### Listed records
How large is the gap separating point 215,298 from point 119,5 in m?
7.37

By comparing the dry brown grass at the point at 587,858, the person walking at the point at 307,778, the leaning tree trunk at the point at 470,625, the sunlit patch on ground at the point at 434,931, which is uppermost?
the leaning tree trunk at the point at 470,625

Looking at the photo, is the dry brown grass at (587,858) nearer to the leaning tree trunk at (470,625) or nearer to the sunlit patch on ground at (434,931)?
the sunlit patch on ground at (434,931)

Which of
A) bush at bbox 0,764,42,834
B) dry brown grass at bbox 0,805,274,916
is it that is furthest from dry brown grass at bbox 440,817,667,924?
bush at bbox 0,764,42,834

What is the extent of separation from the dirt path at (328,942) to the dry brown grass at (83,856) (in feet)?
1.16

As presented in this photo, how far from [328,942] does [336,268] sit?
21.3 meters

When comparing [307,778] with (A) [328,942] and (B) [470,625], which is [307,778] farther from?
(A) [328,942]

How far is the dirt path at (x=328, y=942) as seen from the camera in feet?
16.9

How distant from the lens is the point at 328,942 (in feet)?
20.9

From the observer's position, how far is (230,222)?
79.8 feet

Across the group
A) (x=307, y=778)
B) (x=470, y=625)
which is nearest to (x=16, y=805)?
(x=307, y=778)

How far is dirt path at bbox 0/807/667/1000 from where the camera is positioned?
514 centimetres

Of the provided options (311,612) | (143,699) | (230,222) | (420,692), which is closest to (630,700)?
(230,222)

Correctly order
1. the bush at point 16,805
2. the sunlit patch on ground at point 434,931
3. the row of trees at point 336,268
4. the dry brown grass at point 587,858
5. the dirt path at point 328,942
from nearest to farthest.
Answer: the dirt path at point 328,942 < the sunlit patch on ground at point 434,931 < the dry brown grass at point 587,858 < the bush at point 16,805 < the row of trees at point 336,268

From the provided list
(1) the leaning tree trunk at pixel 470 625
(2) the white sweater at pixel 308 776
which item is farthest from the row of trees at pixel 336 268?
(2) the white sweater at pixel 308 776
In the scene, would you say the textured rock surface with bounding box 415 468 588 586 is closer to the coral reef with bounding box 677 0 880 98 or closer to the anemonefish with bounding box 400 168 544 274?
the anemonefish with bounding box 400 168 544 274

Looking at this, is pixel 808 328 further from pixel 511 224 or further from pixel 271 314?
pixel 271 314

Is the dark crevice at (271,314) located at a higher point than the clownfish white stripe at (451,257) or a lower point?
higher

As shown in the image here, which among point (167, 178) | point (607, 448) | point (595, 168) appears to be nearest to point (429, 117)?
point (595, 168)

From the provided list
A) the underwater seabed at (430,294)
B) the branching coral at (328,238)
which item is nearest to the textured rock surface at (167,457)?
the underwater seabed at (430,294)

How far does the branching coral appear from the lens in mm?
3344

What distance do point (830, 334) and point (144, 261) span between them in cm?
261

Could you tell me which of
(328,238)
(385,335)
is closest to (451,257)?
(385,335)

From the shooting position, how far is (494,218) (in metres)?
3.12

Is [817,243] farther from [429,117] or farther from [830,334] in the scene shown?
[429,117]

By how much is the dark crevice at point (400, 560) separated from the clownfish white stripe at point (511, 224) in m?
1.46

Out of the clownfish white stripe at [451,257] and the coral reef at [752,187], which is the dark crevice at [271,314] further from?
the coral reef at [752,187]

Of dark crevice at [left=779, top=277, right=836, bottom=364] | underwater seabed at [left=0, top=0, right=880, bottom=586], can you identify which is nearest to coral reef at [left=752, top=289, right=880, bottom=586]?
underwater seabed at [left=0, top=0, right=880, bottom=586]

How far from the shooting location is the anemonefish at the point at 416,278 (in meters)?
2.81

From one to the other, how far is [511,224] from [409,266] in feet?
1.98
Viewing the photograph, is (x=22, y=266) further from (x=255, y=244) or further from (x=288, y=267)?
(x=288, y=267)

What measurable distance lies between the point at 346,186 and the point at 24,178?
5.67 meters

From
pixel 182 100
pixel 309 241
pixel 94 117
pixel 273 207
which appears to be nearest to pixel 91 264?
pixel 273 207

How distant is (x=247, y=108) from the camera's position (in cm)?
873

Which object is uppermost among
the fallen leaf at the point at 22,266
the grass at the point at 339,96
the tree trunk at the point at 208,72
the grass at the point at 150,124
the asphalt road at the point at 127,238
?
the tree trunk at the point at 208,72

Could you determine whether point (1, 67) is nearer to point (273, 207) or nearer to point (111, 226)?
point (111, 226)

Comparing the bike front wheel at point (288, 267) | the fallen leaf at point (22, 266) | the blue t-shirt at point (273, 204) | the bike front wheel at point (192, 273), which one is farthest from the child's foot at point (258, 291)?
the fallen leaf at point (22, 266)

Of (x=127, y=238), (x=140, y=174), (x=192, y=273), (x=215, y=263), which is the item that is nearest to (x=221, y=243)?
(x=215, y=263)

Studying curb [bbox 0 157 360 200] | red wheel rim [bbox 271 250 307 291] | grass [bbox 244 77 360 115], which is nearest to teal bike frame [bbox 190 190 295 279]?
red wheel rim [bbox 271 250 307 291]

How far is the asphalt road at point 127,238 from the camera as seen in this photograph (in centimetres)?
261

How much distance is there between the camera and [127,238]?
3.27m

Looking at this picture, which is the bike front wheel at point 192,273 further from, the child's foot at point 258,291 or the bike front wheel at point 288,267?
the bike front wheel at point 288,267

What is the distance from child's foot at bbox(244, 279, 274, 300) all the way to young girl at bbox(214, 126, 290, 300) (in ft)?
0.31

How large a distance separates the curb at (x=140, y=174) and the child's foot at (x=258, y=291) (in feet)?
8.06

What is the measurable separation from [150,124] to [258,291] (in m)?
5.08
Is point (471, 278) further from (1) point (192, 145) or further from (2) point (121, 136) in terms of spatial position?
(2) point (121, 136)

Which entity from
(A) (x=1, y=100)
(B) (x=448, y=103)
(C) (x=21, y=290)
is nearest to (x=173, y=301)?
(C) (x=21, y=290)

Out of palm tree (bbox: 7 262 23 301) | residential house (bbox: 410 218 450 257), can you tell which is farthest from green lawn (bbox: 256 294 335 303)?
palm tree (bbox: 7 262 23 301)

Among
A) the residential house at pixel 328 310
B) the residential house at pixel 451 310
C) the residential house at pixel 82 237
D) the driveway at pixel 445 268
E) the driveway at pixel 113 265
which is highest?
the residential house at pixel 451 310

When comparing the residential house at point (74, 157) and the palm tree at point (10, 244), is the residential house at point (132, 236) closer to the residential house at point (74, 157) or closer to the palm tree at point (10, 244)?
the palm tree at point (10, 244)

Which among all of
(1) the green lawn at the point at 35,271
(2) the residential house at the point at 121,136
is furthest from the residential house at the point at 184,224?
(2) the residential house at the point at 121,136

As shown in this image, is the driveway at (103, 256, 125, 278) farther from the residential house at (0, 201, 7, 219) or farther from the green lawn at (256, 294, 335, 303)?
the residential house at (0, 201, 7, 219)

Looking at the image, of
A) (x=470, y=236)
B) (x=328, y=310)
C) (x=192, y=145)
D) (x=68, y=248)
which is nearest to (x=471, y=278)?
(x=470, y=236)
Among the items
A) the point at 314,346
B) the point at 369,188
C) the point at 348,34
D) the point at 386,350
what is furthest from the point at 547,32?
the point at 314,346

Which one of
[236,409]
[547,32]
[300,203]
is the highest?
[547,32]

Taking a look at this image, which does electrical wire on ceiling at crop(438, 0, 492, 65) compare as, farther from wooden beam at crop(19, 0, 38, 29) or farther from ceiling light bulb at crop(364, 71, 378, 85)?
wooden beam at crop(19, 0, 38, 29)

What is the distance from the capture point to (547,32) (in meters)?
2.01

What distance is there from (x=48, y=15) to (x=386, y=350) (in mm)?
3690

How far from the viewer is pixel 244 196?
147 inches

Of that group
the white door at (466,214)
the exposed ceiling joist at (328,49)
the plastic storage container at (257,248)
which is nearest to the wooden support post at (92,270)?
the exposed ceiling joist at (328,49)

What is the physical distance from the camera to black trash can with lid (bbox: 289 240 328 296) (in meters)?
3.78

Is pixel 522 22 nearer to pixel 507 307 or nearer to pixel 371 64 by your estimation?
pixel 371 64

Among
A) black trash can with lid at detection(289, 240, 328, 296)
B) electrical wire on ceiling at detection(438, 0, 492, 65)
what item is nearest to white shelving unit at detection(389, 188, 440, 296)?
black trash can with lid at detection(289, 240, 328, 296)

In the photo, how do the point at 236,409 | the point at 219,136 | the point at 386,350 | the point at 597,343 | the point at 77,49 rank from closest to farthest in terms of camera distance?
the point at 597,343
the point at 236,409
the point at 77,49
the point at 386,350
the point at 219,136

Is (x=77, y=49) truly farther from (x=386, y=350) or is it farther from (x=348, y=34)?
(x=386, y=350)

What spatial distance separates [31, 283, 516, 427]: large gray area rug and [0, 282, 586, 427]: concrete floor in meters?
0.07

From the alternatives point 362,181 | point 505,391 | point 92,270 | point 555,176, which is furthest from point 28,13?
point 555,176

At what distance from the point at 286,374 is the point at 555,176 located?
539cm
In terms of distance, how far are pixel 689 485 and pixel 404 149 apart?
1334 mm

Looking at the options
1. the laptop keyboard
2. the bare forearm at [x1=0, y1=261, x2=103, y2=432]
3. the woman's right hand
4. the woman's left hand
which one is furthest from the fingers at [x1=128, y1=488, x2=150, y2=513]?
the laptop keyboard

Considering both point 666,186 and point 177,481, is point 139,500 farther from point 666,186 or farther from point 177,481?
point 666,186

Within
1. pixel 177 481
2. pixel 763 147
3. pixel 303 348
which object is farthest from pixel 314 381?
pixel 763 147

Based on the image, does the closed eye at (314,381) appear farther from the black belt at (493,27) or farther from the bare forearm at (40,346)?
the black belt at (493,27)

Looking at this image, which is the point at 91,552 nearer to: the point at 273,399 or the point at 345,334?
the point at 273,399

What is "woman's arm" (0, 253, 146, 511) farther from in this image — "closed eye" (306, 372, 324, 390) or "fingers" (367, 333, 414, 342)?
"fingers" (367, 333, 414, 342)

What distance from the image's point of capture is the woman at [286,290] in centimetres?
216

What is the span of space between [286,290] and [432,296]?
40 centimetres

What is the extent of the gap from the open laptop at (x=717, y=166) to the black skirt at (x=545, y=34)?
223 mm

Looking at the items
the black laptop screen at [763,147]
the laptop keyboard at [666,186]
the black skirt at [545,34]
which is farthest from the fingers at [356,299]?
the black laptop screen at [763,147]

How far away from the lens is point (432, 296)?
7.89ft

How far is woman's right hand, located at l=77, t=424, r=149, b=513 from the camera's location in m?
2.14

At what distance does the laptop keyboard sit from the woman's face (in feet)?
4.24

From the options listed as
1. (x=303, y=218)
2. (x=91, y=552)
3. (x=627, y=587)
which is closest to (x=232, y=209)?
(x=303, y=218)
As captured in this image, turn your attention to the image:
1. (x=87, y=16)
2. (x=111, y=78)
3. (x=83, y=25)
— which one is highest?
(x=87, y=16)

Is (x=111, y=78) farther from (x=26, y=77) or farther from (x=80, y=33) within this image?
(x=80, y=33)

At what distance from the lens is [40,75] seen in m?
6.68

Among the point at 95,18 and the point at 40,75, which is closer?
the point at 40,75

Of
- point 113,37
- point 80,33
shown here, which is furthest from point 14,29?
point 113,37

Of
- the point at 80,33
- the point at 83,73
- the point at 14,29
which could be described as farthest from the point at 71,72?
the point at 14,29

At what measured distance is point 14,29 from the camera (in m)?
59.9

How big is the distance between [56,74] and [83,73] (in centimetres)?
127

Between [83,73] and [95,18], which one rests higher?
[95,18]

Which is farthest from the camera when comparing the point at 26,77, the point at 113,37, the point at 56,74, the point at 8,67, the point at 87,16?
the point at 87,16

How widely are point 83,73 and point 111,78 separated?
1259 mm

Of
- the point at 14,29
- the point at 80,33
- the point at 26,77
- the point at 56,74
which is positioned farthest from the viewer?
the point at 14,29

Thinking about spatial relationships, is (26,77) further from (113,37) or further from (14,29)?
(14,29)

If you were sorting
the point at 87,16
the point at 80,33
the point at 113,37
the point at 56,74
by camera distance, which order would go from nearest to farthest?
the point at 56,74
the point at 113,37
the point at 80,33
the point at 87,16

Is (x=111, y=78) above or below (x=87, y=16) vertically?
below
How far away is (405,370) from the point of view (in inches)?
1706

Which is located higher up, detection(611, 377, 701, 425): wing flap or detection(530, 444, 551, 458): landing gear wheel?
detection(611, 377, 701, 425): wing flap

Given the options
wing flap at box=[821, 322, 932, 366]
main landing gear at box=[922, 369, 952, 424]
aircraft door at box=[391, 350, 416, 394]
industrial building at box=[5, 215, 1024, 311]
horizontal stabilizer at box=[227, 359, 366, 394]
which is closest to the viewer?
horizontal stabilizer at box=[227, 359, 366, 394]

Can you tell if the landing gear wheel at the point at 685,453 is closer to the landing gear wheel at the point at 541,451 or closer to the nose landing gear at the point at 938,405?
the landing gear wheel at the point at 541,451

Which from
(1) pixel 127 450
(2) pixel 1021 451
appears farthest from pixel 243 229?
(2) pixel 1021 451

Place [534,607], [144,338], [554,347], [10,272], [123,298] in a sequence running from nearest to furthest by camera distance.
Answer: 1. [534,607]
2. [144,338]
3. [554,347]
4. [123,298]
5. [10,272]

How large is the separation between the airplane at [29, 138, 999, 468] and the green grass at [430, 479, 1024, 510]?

### Exercise directions
Copy the entries in the stretch from the line containing "Viewing the photograph, is" through the line containing "5.67 meters", replacing "measurable distance" with "straight-line distance" and changing nothing else.

### Completed task
Viewing the photograph, is (x=22, y=266) further from (x=255, y=244) or further from (x=288, y=267)?
(x=288, y=267)

What straight-line distance lies between the point at 346,186 and the point at 24,178?
5.67 meters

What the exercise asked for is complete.